Please keep in mind that what I’ve proposed here is by no means the only right answer. I would have gotten slightly different results if I’d chosen more, fewer, or different variables, or weighted them differently. But most of what you see makes intuitive sense at first glance, and even in the cases where it might seem odd at first, they might make more sense if you think about individual categories.
For instance, is Utah really similar to New Hampshire? Sure, if you see that they have similarly white populations, similar urban-suburban mixes, and similar education and income levels. And beyond that, many Utahns are directly descended from the earliest residents of New England hundreds of years ago.
One other thing you might be wondering is whether this formula is applicable only to states. No, not at all! You could apply the same formula to any level of geography for which the Census Bureau regularly publishes data. You could find the nearest neighbors for counties or for cities or congressional districts … or even for ZIP codes or census tracts, if you wanted to get impossibly granular.

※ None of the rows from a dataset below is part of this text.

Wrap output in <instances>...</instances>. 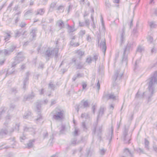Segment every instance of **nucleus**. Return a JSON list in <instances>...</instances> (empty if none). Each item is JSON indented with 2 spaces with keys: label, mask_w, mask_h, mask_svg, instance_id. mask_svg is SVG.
Returning <instances> with one entry per match:
<instances>
[{
  "label": "nucleus",
  "mask_w": 157,
  "mask_h": 157,
  "mask_svg": "<svg viewBox=\"0 0 157 157\" xmlns=\"http://www.w3.org/2000/svg\"><path fill=\"white\" fill-rule=\"evenodd\" d=\"M58 115H60L62 116L63 115V113L61 112L58 113Z\"/></svg>",
  "instance_id": "f257e3e1"
},
{
  "label": "nucleus",
  "mask_w": 157,
  "mask_h": 157,
  "mask_svg": "<svg viewBox=\"0 0 157 157\" xmlns=\"http://www.w3.org/2000/svg\"><path fill=\"white\" fill-rule=\"evenodd\" d=\"M86 84H84L83 85V88H84L85 87H86Z\"/></svg>",
  "instance_id": "f03ea898"
}]
</instances>
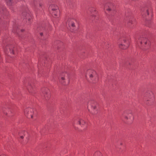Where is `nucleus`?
Here are the masks:
<instances>
[{
    "label": "nucleus",
    "instance_id": "1",
    "mask_svg": "<svg viewBox=\"0 0 156 156\" xmlns=\"http://www.w3.org/2000/svg\"><path fill=\"white\" fill-rule=\"evenodd\" d=\"M88 76L90 79L93 81H96L98 80V75L96 72L92 69L87 70L85 74L86 77Z\"/></svg>",
    "mask_w": 156,
    "mask_h": 156
},
{
    "label": "nucleus",
    "instance_id": "2",
    "mask_svg": "<svg viewBox=\"0 0 156 156\" xmlns=\"http://www.w3.org/2000/svg\"><path fill=\"white\" fill-rule=\"evenodd\" d=\"M69 74L67 73H62L61 77L60 82L64 85H67L69 82Z\"/></svg>",
    "mask_w": 156,
    "mask_h": 156
},
{
    "label": "nucleus",
    "instance_id": "3",
    "mask_svg": "<svg viewBox=\"0 0 156 156\" xmlns=\"http://www.w3.org/2000/svg\"><path fill=\"white\" fill-rule=\"evenodd\" d=\"M138 42L140 43L142 46L145 47L144 48V49H147L150 47V43L149 41L146 38L141 37L138 40Z\"/></svg>",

For instance, one question that pundits have been wondering out loud about recently, in the context of Pete Buttigieg’s rise to prominence, is whether South Bend, Indiana, is a college town or a struggling Rust Belt city. One way to approach that question is by calculating which other cities are South Bend’s nearest neighbors, demographically speaking.
It turns out that South Bend really isn’t one or the other. For instance, it isn’t quite like Youngstown or Flint, and it isn’t quite like Ann Arbor or Champaign. Its closest analogues are, in fact, other medium-sized Midwestern cities with a declining industrial base that nevertheless still benefit from the presence of a nearby large university. Using my formula, the most similar cities to South Bend are Toledo, Ohio (home to the University of Toledo); Rockford, Illinois; and Lansing, Michigan (home to Michigan State University).
One final observation: Even when measured quantitatively, similarity is still a fuzzy tool. While polls of, say, Texas might offer some hints about the political landscape in Arizona, it’s no substitute for the real thing. But with similarity scores, we can at least know which neighbors are worth checking in on.